There were 14,476 housing units at an average density of 1,304.3 per square mile (503.6/km²), of which 6,488 (49.5%) were owner-occupied, and 6,620 (50.5%) were occupied by renters. The homeowner vacancy rate was 2.8%; the rental vacancy rate was 7.2%. 21,429 people (50.3% of the population) lived in owner-occupied housing units and 20,353 people (47.8%) lived in rental housing units.
As of the census of 2000, there were 37,835 people, 11,439 households, and 8,910 families residing in the city. The population density was 3,950.2 people per square mile (1,524.9/km²). There were 12,263 housing units at an average density of 1,280.3 per square mile (494.2/km²). The racial makeup of the city was 46.9% White, 3.2% Black or African American, 1.0% Native American, 3.5% Asian, 0.1% Pacific Islander, 41.7% from other races, and 3.7% from two or more races. 74.6% of the population were Hispanic or Latino of any race.
There were 11,439 households out of which 47.4% had children under the age of 18 living with them, 53.9% were married couples living together, 18.7% had a female householder with no husband present, and 22.1% were non-families. Of all households, 18.8% were made up of individuals and 7.3% had someone living alone who was 65 years of age or older. The average household size was 3.2 and the average family size was 3.7.
In the city, the population was spread out with 33.6% under the age of 18, 9.7% from 18 to 24, 28.9% from 25 to 44, 18.5% from 45 to 64, and 9.3% who were 65 years of age or older. The median age was 30 years. For every 100 females there were 96.6 males. For every 100 females age 18 and over, there were 93.5 males.
The median income for a household in the city was $33,161, and the median income for a family was $36,910. Males had a median income of $36,753 versus $24,514 for females. The per capita income for the city was $13,874. About 20.6% of families and 22.8% of the population were below the poverty line, including 29.5% of those under age 18 and 14.8% of those age 65 or over.
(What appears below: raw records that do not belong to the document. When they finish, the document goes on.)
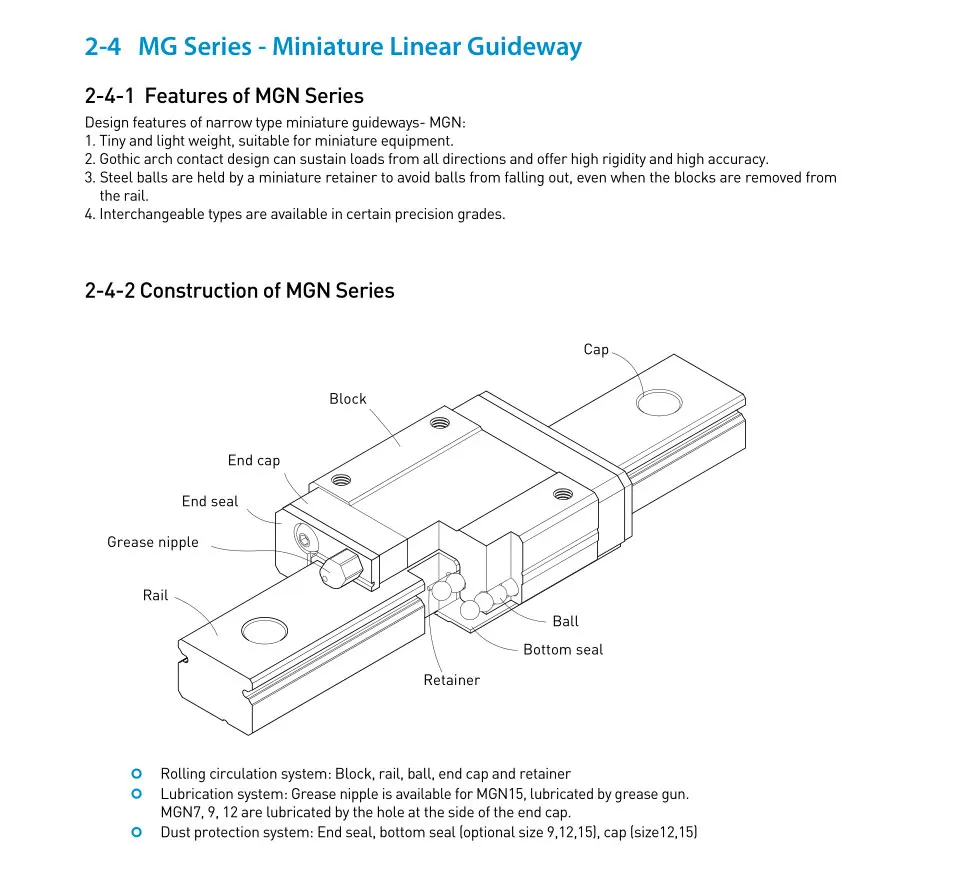 2-4 MG Series - Miniature Linear Guideway

2-4-1 Features of MGN Series

Design features of narrow type miniature guideways- MGN:
1. Tiny and light weight, suitable for miniature equipment.
2. Gothic arch contact design can sustain loads from all directions and offer high rigidity and high accuracy.
3. Steel balls are held by a miniature retainer to avoid balls from falling out, even when the blocks are removed from the rail.
4. Interchangeable types are available in certain precision grades.

2-4-2 Construction of MGN Series

Cap
Block
End cap
End seal
Grease nipple
Rail
Ball
Bottom seal
Retainer

Rolling circulation system: Block, rail, ball, end cap and retainer
Lubrication system: Grease nipple is available for MGN15, lubricated by grease gun. MGN7, 9, 12 are lubricated by the hole at the side of the end cap.
Dust protection system: End seal, bottom seal (optional size 9,12,15), cap (size12,15)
In 2009 the Latinos in El Centro mainly consisted of dual citizens and permanent resident card (green card) holders. Illegal immigrants tended to go through Imperial County instead of staying in Imperial County.
Freeways and highways
There are three major highways that serve El Centro. Interstate 8 connects San Diego to the west and Yuma, Arizona to the east. State Route 86 and State Route 111 parallel each other as they go north to Brawley before running along the west and east shores of the Salton Sea, respectively, on their way to the Coachella Valley area. Going south from El Centro, State Route 86 terminates at State Route 111, which runs to Calexico and Mexicali, Mexico.
Imperial Valley Transit is the primary provider of mass transportation in the Imperial Valley. Formed in 1989 with just 3 buses and serving just 3000 people per month, the agency now currently serves more than 73,000 riders within the area per month.
Through a partnership between Imperial County Transportation Commission (ICTC), the Yuma County Intergovernmental Public Transportation Authority (YCIPTA), and the Quechan Indian Tribe, Yuma County Area Transit Turquoise Route 10 buses stop at El Centro locations and connects it to Winterhaven, California and Yuma, Arizona.
Greyhound Lines provides intercity bus service to El Centro.
- Imperial County Airport is located in nearby Imperial. Service is subsidized by the Essential Air Service program. The nearest large international airports are San Diego International Airport and Mexicali International Airport.
- Naval Air Facility El Centro is a U.S. Navy airfield
- Douthitt Strip Airport is a former military airfield, now private use.